WHAT THIS TASK INVOLVES
From the first line to the last, give the material again exactly, without the images.

STORED DATA
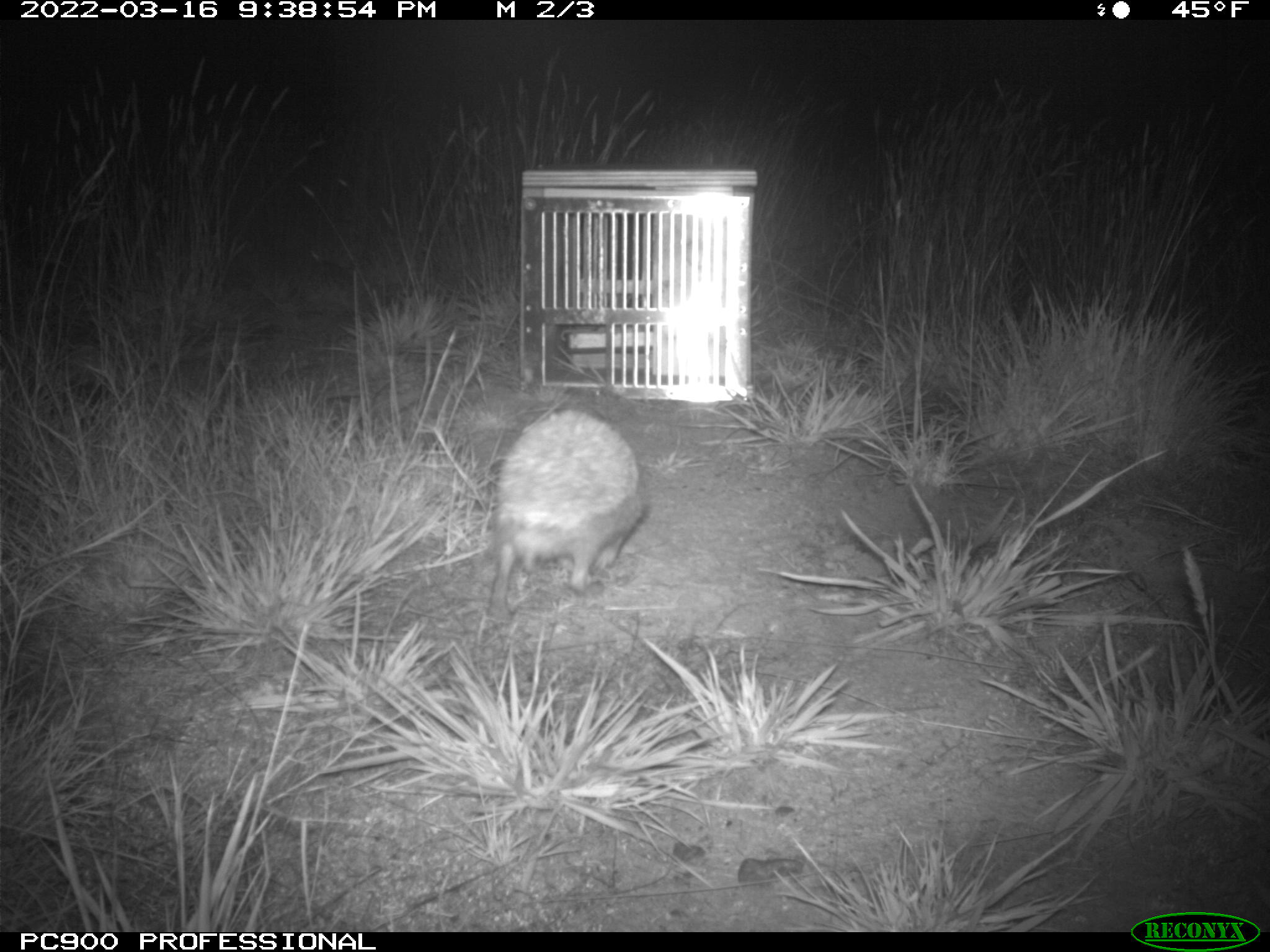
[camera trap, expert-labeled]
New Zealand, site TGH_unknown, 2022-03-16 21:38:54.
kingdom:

EXERCISE RESPONSE
[camera trap, expert-labeled]
New Zealand, site TGH_unknown, 2022-03-16 21:38:54.
kingdom:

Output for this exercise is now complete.